0

For a migration process, I need to do some replacement in my bash script.

So in my .txt files, I have these references for example:

[[File:My Image.png|400px|thumb|center|My Image]]
[[File:My Image.png|400px|thumb|center]]
[[File:My Image.png|400px|thumb]]
[[File:My Image.png|400px]]
[[File:My Image.png]]

What I need to do is to replace all these occurrences with this line (only - so no more size, description, or other informations):

[[File:My Image.png]]

So, I tried to do a is to build a PCRE regex to extract all images names with:

/File:(.*\..{3})/g

I've built this final command to find all occurrences in my .txt files and extract image name with my regex:

find . -name "*.txt" | xargs perl -i -p -e 's/File:(.*\..{3})/$1/g'

But, I've encountered some problems as:

  • An error:

xargs: unterminated quote

  • And finally I don't know how to use extracted image name to replace all occurrences (complete lines)
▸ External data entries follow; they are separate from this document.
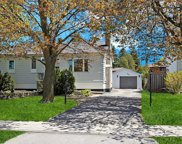 303 Anderson St, Whitby image
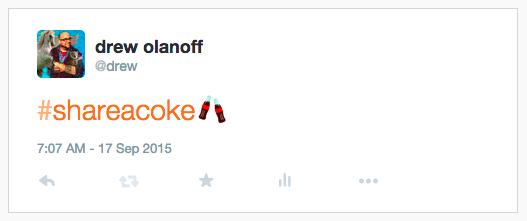 Twitter e Coca Cola: il primo emoji sponsorizzato per un brand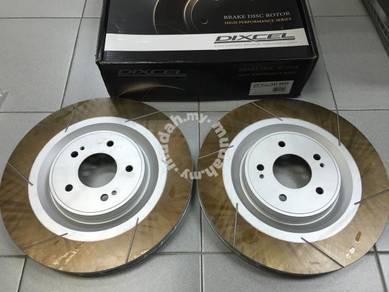 Dixcel Disc Rotor Type FS - Mit Lancer Evo X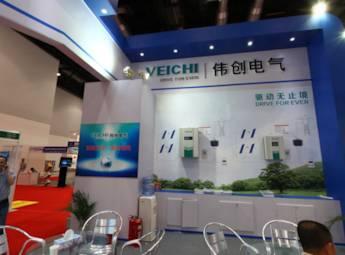 【VR】深圳市伟创电气有限公司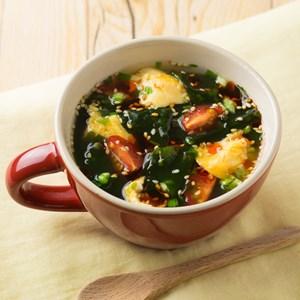 わかめスープを簡単アレンジ ちょいたしアレンジレシピコンテスト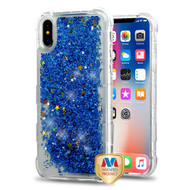 MyBat TUFF Quicksand Glitter Lite Hybrid Protector Cover for Apple iPhone XS/X - Blue Flowing Sparkles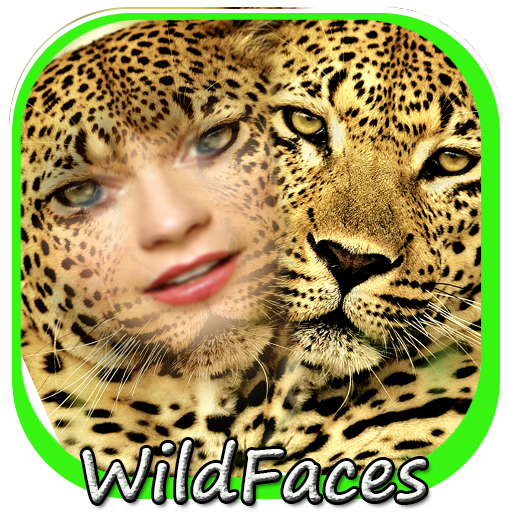 Animal Faces – Face Morphing Download Latest Version APK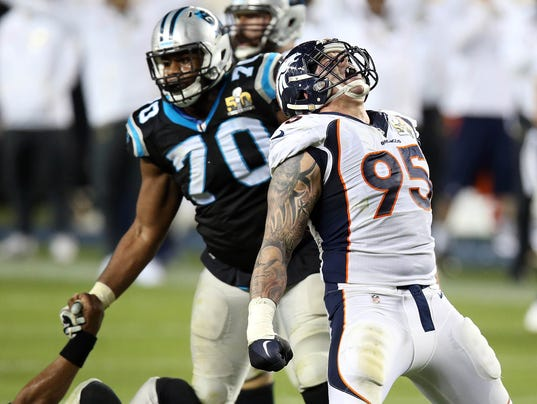 USP NFL: SUPER BOWL 50-CAROLINA PANTHERS VS DENVER S FBN USA CA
PS: I'm on MacOS system and use bash v4

2 Answers2

1

I've written a new regex which matches the whole [[...]], and replaces it by only the things you want to keep. It assumes that the filenames don't contain pipe | characters or the terminator ]]. I can't reproduce your issue with xargs, but I replaced it by find's -exec option anyway; the following works for me on Linux.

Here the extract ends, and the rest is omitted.